Our Health and Fitness Device of the Year in the TechRadar Choice Awards 2025 isn’t a big, rugged smartwatch, although you could be forgiven for assuming it might be: we saw a lot of these from the big players in that space. No, for our pick of the litter this year, we went smaller, opting for the excellent Oura Ring 4, one of the best smart rings.

It’s not an extensive list. Once you take out the brandless, cheap electronic rings populating the likes of Temu and Amazon, there are only a few names in the smart ring space, notably Oura, Samsung, Ultrahuman, Circular, Amazfit and Ringconn – and Samsung and Ultrahuman didn’t have eligible entries this year.

Oura Ring 4

(Image credit: Future)

Oura has tried to embed itself into the scientific world, using its user data and accurate metrics to advance the fields of holistic wellness and human recovery science. Oura collaborates with researchers to study the effects of sleep, stress, pregnancy and even addiction, using its advanced algorithms and technology to help further its target areas.

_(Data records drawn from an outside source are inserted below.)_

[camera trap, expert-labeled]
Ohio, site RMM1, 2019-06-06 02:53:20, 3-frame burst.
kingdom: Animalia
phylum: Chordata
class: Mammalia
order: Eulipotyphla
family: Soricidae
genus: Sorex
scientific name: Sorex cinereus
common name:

It was one of the first wearables to debut an AI health advisory service in its companion app, an LLM that could reach into the app and use your data to provide you with actionable insights on demand. Actually useful insights, I found during my testing, not the generic slop you often get with poorly-trained models and incomplete data.

I was initially quite concerned about the privacy implications of all this, but interviews with senior Oura executives have assuaged my concerns. Oura certainly seems about as well-protected as it gets for a wearable handling sensitive personal data.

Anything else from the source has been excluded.